İşte bu hikâyecikten de anlaşılacağı gibi bir şeyde acele, insanı hedefinden alıkoyduğu gibi insana zarar da verir. Bundan dolayı Rasulullah’ın bütün hayatı ve sireti tedrici olarak devam ettiği gibi Müslümanın bedeni konuda sağlığını da gözetleyerek aşırı susuzlukta ve diğer hallerde, içeceği bir nefeste içmememizi (Ebu Davud) bize sünnet kılmasıyla amaçladığı ve kastettiği şeyin ta kendisidir. Müslümanlar bunun için çok açık ve net olarak birtakım hedefler belirlemelidirler.
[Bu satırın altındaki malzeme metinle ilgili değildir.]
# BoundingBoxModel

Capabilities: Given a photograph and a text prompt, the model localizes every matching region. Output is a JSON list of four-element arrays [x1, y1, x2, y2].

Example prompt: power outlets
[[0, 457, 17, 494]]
Bununla ilgili vasıta ve yolları açıklamalılar. Gayet uzağı görerek bunun merhalelerini tayin etmeliler. Çünkü uygulama, eldeki plan ve programa göre sürdürülür. Bu olmalıdır ki, her bir merhale ele geçirildiğinde sonraki merhalede neler yapılacak veya yapılmalı, bunlar bilinmelidir ki arzulanan hususlar gerçekleşmiş olabilsin. Böylece dünün rüyaları bugünün gerçeklerine dönüşsün.
Hz. Yusuf’un Mısır hükümetinde görev aldığı zaman, yürürlükteki kanunlar, Yusuf’un bu kanunları kaldırması için tedrici takip ettiğini ve kademe kademe bunları kaldırdığını görüyoruz; bu olayın ve kıssanın vuku bulduğu merhale, Yusuf’un hükümetinin süresi içerisinde, geçici bir merhale idi. O merhalede, Mısırda tatbik edilen ceza kanunu, Yusuf’un hükümeti devralmasından önce tatbik edilen ceza kanununun aynı idi. Bunda şaşılacak bir şey yoktur. Çünkü Mısır’da hâkim bulunan mevcut sosyal nizamı Yusuf hemen bir günde değiştiremezdi. Bu değişiklik, O’nun elleriyle kademe kademe olacak ve hedefine varacaktı. Şu bilinen bir gerçektir ki, onların küfrüne rağmen mal stoku, malın değerlendirilmesi ve kralın kendisine, evine, idarecilerine, askerlerine ve halkına dağıtılması ile ilgili bir yol ve yöntemin olması gerekir. Bu yol ve yöntemin, peygamberlerin sünnet ve adalet sistemlerinde olmadığı da bir gerçektir. Yusuf’un Allah’ın dininde gördüğü her şeyi ve istediği her işi yaptırma imkânı yoktu. Onlar zaten idarecilik dışında ona icabet etmediler. Fakat o, mümkün olan adaleti ve iyiliği yaptı. İdarecilik yoluyla ev halkından olan müminlere yardım şansı oldu. Ki bunun dışında onlara yardım etmesi söz konusu olamazdı.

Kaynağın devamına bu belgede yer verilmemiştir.